Savaş öncesindeki mektup düellosu ilginçtir. Selim Farsça yazar, İsmail'in cevabı Türkçe'dir. Zaten İsmail'in “Hataî” mahlası ve Türkçe yazdığı şiirleri ünlüdür. “Hakikat bir gizli sırdır / Açabilirsen gel beri / Küfr içinde iman vardır / Seçebilirsen gel beri / Şeyh Hataî'm eydür heman / Dağları bürüdü duman / İşte İncil işte Kuran / Seçebilirsen gel beri” dizeleri İsmail'e aittir.
Velhasıl, o zaman da tehdit olarak görülen bir ülke var bugün İran dediğimiz topraklarda.
Başbakan Tayyip Erdoğan'ın, Seul'deki nükleer zirveden sonra başlayan İran seyahati nedeniyle, filmlerine giderek daha düşkün olduğu İran'ı, bu ülkeyle tarihimizi, korkularımızı, batının iki yüzünü düşündüm.
Osmanlı'nın “Irak-ı Arap” topraklarının hâkimiyeti için de savaştığı doğu komşusuyla hikâyesi uzun. O tarafta Sünnîlerin, bu tarafta "Kızılbaş" denilerek on binlerce insanın katledildiği kanlı sayfalarla dolu bir tarihten söz ediyoruz.
İran'la Kasr-ı Şirin anlaşması, halen İstanbul’da Anadolu yakasının en şöhretli caddesine ismini veren ve Ahmet Haşim’in de doğum yeri olan Bağdat’ı tekrar Osmanlı topraklarına katan bir savaşın sonunda imzalandı. Bugünkü Türkiye-İran sınırı, 1639 yılında, Osmanlı’nın başında IV. Murat varken Safevi devletiyle yapılan bu anlaşmayla tam 373 yıl önce çizildi.
İran, Anadolu'yu da sınırları içine alan büyük Pers İmparatorluğu'nun devamıdır. Arapça’da “P” harfi olmadığı için onları “Farsî” diye biliriz, Osmanlı Sarayı ve Divan Edebiyatı'nda da yaygın olan dillerine “Farsça” deriz. Ve “Dört nala gelip uzak Asya'dan / Akdeniz'e bir kısrak başı gibi uzanan” şu Anadolu'dan toprak kardeşiyiz.

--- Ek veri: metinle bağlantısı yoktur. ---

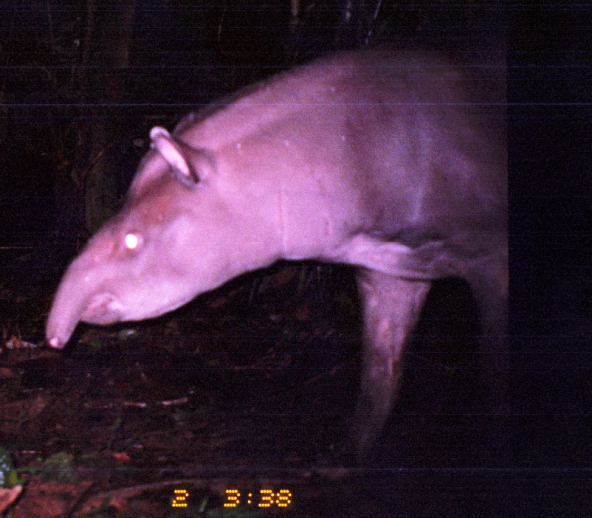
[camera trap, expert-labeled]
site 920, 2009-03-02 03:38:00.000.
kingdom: Animalia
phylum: Chordata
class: Mammalia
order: Perissodactyla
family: Tapiridae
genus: Tapirus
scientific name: Tapirus terrestris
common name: south american tapir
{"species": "Tapirus terrestris (south american tapir)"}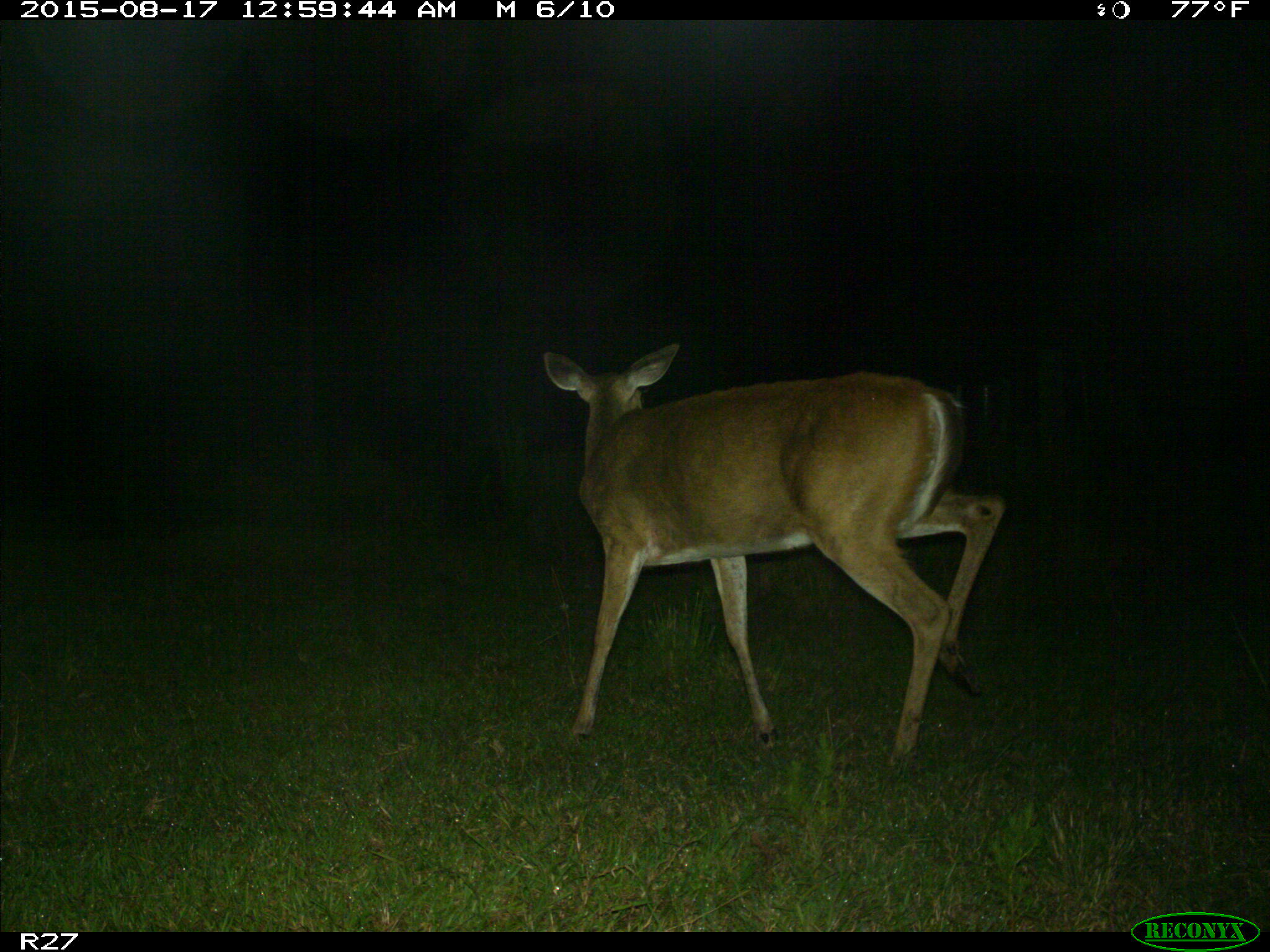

Gelgelelim İran bu topraklarda hep bir tehdit algısı yarattı. 1. Selim’den Tevhid-i Tedrisat'a karşı medreseleri savunanlara “Bu adamlar burasını İran gibi mi yapmak istiyorlar” diyen Mustafa Kemal'e, Humeyni liderliğindeki 1979 İslam Devrimi'ne ve sonrasına kadar böyle olageldi. 28 Şubat sürecinin sembollerinden biri olan Sincan'daki “Kudüs Gecesi” temsilinin onur konuğunun İran'ın Ankara Büyükelçisi olduğunu, 28 Şubat kararlarının resmen açıklanmayan 10. maddesinde İran tehdidinden söz edildiğini unutmayın.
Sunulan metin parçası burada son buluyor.